Instructions to follow: Nothing other than the lines from the one containing "From the options" through the close of the entries below should be printed, each exactly.

Input material:
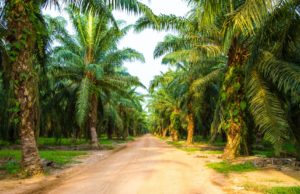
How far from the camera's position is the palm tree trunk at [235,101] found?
1499cm

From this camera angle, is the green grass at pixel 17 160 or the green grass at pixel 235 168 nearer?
the green grass at pixel 235 168

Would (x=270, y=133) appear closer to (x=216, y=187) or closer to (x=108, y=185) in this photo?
(x=216, y=187)

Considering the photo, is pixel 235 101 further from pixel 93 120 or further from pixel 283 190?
pixel 93 120

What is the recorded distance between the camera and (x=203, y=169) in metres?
12.0

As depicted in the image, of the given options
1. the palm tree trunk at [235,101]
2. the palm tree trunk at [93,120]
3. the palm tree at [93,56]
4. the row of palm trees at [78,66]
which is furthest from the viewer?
the palm tree trunk at [93,120]


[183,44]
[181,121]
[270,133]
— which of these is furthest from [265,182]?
[181,121]

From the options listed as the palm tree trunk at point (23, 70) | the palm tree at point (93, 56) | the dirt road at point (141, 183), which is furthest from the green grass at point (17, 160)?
the palm tree at point (93, 56)

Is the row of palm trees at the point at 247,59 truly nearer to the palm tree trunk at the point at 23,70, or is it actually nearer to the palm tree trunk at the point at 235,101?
the palm tree trunk at the point at 235,101

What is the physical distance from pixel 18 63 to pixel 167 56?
33.3 ft

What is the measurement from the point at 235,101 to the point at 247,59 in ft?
6.41

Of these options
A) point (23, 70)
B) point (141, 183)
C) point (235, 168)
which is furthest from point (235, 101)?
point (23, 70)

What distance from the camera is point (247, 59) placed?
14.9 m

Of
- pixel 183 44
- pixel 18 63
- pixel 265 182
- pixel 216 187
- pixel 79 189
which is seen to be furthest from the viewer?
pixel 183 44

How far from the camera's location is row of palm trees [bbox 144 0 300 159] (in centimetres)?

Completed exercise:
From the options listed as the palm tree trunk at point (23, 70) | the palm tree at point (93, 56) | the dirt road at point (141, 183), which is furthest from the green grass at point (17, 160)?
the palm tree at point (93, 56)

Is the row of palm trees at the point at 247,59 truly nearer to the palm tree trunk at the point at 23,70, or is it actually nearer to the palm tree trunk at the point at 235,101?
the palm tree trunk at the point at 235,101

What is the physical distance from pixel 18 63 to pixel 167 56?
33.3 ft

What is the measurement from the point at 235,101 to the point at 247,59 in ft?
6.41

Of these options
A) point (23, 70)
B) point (141, 183)
C) point (235, 168)
which is furthest from point (235, 101)?
point (23, 70)

What distance from the camera is point (247, 59) placed?
14.9 m

Of
- pixel 183 44
- pixel 18 63
- pixel 265 182
- pixel 216 187
- pixel 79 189
which is seen to be furthest from the viewer?
pixel 183 44

How far from the camera's location is row of palm trees [bbox 144 0 300 159] (in centimetres)?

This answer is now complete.